Work to complete ::
Every record below is to be retyped exactly.

Data for the task ::
________________

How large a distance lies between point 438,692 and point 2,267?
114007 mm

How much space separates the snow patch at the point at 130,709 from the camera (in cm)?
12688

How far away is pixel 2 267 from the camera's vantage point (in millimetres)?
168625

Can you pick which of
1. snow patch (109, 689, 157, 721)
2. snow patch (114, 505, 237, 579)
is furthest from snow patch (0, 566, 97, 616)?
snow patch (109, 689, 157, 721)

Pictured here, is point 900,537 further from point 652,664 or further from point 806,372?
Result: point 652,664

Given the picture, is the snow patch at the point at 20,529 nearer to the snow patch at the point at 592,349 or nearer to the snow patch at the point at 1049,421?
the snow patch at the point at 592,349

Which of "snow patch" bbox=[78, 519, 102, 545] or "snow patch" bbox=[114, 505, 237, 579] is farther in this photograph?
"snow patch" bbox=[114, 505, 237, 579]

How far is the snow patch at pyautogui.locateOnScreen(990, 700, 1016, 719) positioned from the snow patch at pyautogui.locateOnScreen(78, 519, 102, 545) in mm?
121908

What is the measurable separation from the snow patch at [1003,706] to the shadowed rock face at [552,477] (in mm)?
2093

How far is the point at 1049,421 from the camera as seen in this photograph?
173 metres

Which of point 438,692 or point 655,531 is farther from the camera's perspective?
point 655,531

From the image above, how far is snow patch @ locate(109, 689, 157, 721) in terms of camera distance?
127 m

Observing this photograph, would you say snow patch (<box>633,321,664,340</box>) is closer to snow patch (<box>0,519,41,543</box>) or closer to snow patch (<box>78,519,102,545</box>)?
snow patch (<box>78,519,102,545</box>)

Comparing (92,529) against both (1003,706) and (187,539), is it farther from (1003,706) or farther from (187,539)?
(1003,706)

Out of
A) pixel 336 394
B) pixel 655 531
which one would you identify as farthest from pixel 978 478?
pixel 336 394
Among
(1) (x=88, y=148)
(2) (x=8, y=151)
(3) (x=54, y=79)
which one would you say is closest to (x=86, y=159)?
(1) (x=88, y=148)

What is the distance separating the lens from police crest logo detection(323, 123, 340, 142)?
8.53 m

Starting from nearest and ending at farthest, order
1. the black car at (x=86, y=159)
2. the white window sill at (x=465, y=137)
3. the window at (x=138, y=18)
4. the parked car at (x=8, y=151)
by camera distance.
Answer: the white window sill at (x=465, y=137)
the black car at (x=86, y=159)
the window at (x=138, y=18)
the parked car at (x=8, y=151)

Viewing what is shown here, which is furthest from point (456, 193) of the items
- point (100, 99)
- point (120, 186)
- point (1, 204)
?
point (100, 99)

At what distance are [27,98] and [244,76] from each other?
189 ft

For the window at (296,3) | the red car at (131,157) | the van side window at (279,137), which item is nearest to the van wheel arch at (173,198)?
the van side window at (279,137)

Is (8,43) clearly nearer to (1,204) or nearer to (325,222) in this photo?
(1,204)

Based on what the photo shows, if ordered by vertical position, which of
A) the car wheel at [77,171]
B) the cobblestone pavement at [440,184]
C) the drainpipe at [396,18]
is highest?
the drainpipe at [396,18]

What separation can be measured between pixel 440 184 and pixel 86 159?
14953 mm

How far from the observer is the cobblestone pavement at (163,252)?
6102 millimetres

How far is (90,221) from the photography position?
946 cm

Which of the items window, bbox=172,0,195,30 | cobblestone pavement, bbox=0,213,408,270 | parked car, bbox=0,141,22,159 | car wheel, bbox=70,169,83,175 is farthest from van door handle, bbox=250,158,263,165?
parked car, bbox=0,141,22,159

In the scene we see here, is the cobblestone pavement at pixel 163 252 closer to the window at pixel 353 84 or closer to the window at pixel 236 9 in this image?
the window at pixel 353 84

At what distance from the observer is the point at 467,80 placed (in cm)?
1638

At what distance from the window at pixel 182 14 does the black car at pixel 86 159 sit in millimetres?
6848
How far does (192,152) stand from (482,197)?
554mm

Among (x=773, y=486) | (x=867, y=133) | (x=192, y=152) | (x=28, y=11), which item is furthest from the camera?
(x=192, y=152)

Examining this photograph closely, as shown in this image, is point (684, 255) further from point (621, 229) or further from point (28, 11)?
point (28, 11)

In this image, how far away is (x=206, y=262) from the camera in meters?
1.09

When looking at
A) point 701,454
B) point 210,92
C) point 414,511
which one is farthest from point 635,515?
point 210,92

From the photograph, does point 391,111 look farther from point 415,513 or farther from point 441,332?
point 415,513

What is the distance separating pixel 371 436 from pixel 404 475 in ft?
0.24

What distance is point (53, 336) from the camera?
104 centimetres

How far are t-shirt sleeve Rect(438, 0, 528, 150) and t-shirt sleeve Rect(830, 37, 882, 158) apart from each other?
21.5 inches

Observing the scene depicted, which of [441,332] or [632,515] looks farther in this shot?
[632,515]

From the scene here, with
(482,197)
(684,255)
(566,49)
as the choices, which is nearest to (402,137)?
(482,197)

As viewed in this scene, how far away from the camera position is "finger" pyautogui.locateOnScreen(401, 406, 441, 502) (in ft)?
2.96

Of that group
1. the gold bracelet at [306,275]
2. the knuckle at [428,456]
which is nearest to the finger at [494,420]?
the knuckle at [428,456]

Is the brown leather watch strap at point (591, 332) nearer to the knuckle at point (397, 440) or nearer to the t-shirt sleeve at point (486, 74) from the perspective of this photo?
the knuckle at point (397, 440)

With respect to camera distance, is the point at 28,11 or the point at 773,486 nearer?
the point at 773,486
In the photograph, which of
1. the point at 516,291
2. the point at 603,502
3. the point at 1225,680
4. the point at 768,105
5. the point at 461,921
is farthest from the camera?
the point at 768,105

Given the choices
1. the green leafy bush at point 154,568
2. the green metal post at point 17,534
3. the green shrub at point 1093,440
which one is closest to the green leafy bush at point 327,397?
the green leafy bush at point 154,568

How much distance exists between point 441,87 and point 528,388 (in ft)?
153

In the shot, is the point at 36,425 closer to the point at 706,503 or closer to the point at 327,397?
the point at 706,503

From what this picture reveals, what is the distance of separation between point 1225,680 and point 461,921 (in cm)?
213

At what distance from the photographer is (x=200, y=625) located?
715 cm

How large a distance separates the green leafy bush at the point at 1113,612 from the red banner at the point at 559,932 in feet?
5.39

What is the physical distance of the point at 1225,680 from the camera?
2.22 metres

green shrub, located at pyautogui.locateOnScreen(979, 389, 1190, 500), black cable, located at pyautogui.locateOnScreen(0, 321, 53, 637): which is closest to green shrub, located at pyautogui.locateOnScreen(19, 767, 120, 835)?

________________

Answer ::
How large a distance lies between point 438,692 and point 2,267?
114007 mm

How much space separates the snow patch at the point at 130,709 from the camera (in cm)?
12688

How far away is pixel 2 267 from the camera's vantage point (in millimetres)?
168625

Can you pick which of
1. snow patch (109, 689, 157, 721)
2. snow patch (114, 505, 237, 579)
is furthest from snow patch (0, 566, 97, 616)?
snow patch (109, 689, 157, 721)

Pictured here, is point 900,537 further from point 652,664 or further from point 806,372?
Result: point 652,664

Given the picture, is the snow patch at the point at 20,529 nearer to the snow patch at the point at 592,349 or nearer to the snow patch at the point at 1049,421?
the snow patch at the point at 592,349

Which of "snow patch" bbox=[78, 519, 102, 545] or "snow patch" bbox=[114, 505, 237, 579] is farther in this photograph?
"snow patch" bbox=[114, 505, 237, 579]

How far is the snow patch at pyautogui.locateOnScreen(990, 700, 1016, 719) positioned from the snow patch at pyautogui.locateOnScreen(78, 519, 102, 545) in mm?
121908

What is the measurable separation from the snow patch at [1003,706] to the shadowed rock face at [552,477] (in mm)?
2093

How far is the point at 1049,421 from the camera as seen in this photograph?
173 metres

Which of point 438,692 or point 655,531 is farther from the camera's perspective?
point 655,531

From the image above, how far is snow patch @ locate(109, 689, 157, 721) in terms of camera distance?
127 m

Observing this photograph, would you say snow patch (<box>633,321,664,340</box>) is closer to snow patch (<box>0,519,41,543</box>) or closer to snow patch (<box>78,519,102,545</box>)?
snow patch (<box>78,519,102,545</box>)

Comparing (92,529) against both (1003,706) and (187,539), is it farther from (1003,706) or farther from (187,539)?
(1003,706)

Out of
A) pixel 336 394
B) pixel 655 531
which one would you identify as farthest from pixel 978 478?
pixel 336 394
Among
(1) (x=88, y=148)
(2) (x=8, y=151)
(3) (x=54, y=79)
which one would you say is closest to (x=86, y=159)?
(1) (x=88, y=148)

What is the distance separating the lens from police crest logo detection(323, 123, 340, 142)?
8.53 m

Starting from nearest and ending at farthest, order
1. the black car at (x=86, y=159)
2. the white window sill at (x=465, y=137)
3. the window at (x=138, y=18)
4. the parked car at (x=8, y=151)
by camera distance.
Answer: the white window sill at (x=465, y=137)
the black car at (x=86, y=159)
the window at (x=138, y=18)
the parked car at (x=8, y=151)

Viewing what is shown here, which is furthest from point (456, 193) of the items
- point (100, 99)
- point (120, 186)
- point (1, 204)
?
point (100, 99)

At what distance are [27,98] and [244,76] from each other?
189 ft

For the window at (296,3) | the red car at (131,157) | the van side window at (279,137), which item is nearest to the van wheel arch at (173,198)?
the van side window at (279,137)

Is (8,43) clearly nearer to (1,204) or nearer to (325,222) in this photo?
(1,204)

Based on what the photo shows, if ordered by vertical position, which of
A) the car wheel at [77,171]
B) the cobblestone pavement at [440,184]
C) the drainpipe at [396,18]
is highest?
the drainpipe at [396,18]

What separation can be measured between pixel 440 184 and pixel 86 159?
14953 mm

How far from the observer is the cobblestone pavement at (163,252)?
6102 millimetres

How far is (90,221) from the photography position?
946 cm

Which of the items window, bbox=172,0,195,30 | cobblestone pavement, bbox=0,213,408,270 | parked car, bbox=0,141,22,159 | car wheel, bbox=70,169,83,175 is farthest from van door handle, bbox=250,158,263,165?
parked car, bbox=0,141,22,159

In the scene we see here, is the cobblestone pavement at pixel 163 252 closer to the window at pixel 353 84 or closer to the window at pixel 236 9 in this image?
the window at pixel 353 84

At what distance from the observer is the point at 467,80 placed (in cm)?
1638

At what distance from the window at pixel 182 14 does the black car at pixel 86 159 sit in millimetres?
6848
How far does (192,152) stand from (482,197)?
554mm

Among (x=773, y=486) | (x=867, y=133) | (x=192, y=152) | (x=28, y=11), which item is furthest from the camera?
(x=192, y=152)

Examining this photograph closely, as shown in this image, is point (684, 255) further from point (621, 229) or further from point (28, 11)?
point (28, 11)

In this image, how far away is (x=206, y=262) from the camera in meters?
1.09

When looking at
A) point 701,454
B) point 210,92
C) point 414,511
which one is farthest from point 635,515?
point 210,92

From the photograph, does point 391,111 look farther from point 415,513 or farther from point 441,332?
point 415,513

What is the distance separating pixel 371 436 from pixel 404 475 in ft?
0.24

What distance is point (53, 336) from the camera?
104 centimetres

How far are t-shirt sleeve Rect(438, 0, 528, 150) and t-shirt sleeve Rect(830, 37, 882, 158) apart from each other?
21.5 inches

Observing the scene depicted, which of [441,332] or [632,515] looks farther in this shot?
[632,515]

From the scene here, with
(482,197)
(684,255)
(566,49)
as the choices, which is nearest to (402,137)?
(482,197)

As viewed in this scene, how far away from the camera position is "finger" pyautogui.locateOnScreen(401, 406, 441, 502) (in ft)?
2.96

Of that group
1. the gold bracelet at [306,275]
2. the knuckle at [428,456]
which is nearest to the finger at [494,420]?
the knuckle at [428,456]

Is the brown leather watch strap at point (591, 332) nearer to the knuckle at point (397, 440) or nearer to the t-shirt sleeve at point (486, 74) from the perspective of this photo?
the knuckle at point (397, 440)

With respect to camera distance, is the point at 28,11 or the point at 773,486 nearer?
the point at 773,486
In the photograph, which of
1. the point at 516,291
2. the point at 603,502
3. the point at 1225,680
4. the point at 768,105
5. the point at 461,921
is farthest from the camera?
the point at 768,105

Given the choices
1. the green leafy bush at point 154,568
2. the green metal post at point 17,534
3. the green shrub at point 1093,440
which one is closest to the green leafy bush at point 327,397?
the green leafy bush at point 154,568

How much distance exists between point 441,87 and point 528,388 (in ft)?
153

In the shot, is the point at 36,425 closer to the point at 706,503 or closer to the point at 327,397?
the point at 706,503

From what this picture reveals, what is the distance of separation between point 1225,680 and point 461,921 (in cm)?
213

At what distance from the photographer is (x=200, y=625) located?
715 cm

How large a distance separates the green leafy bush at the point at 1113,612 from the red banner at the point at 559,932 in feet?
5.39

What is the physical distance of the point at 1225,680 from the camera?
2.22 metres

green shrub, located at pyautogui.locateOnScreen(979, 389, 1190, 500), black cable, located at pyautogui.locateOnScreen(0, 321, 53, 637): which is closest to green shrub, located at pyautogui.locateOnScreen(19, 767, 120, 835)?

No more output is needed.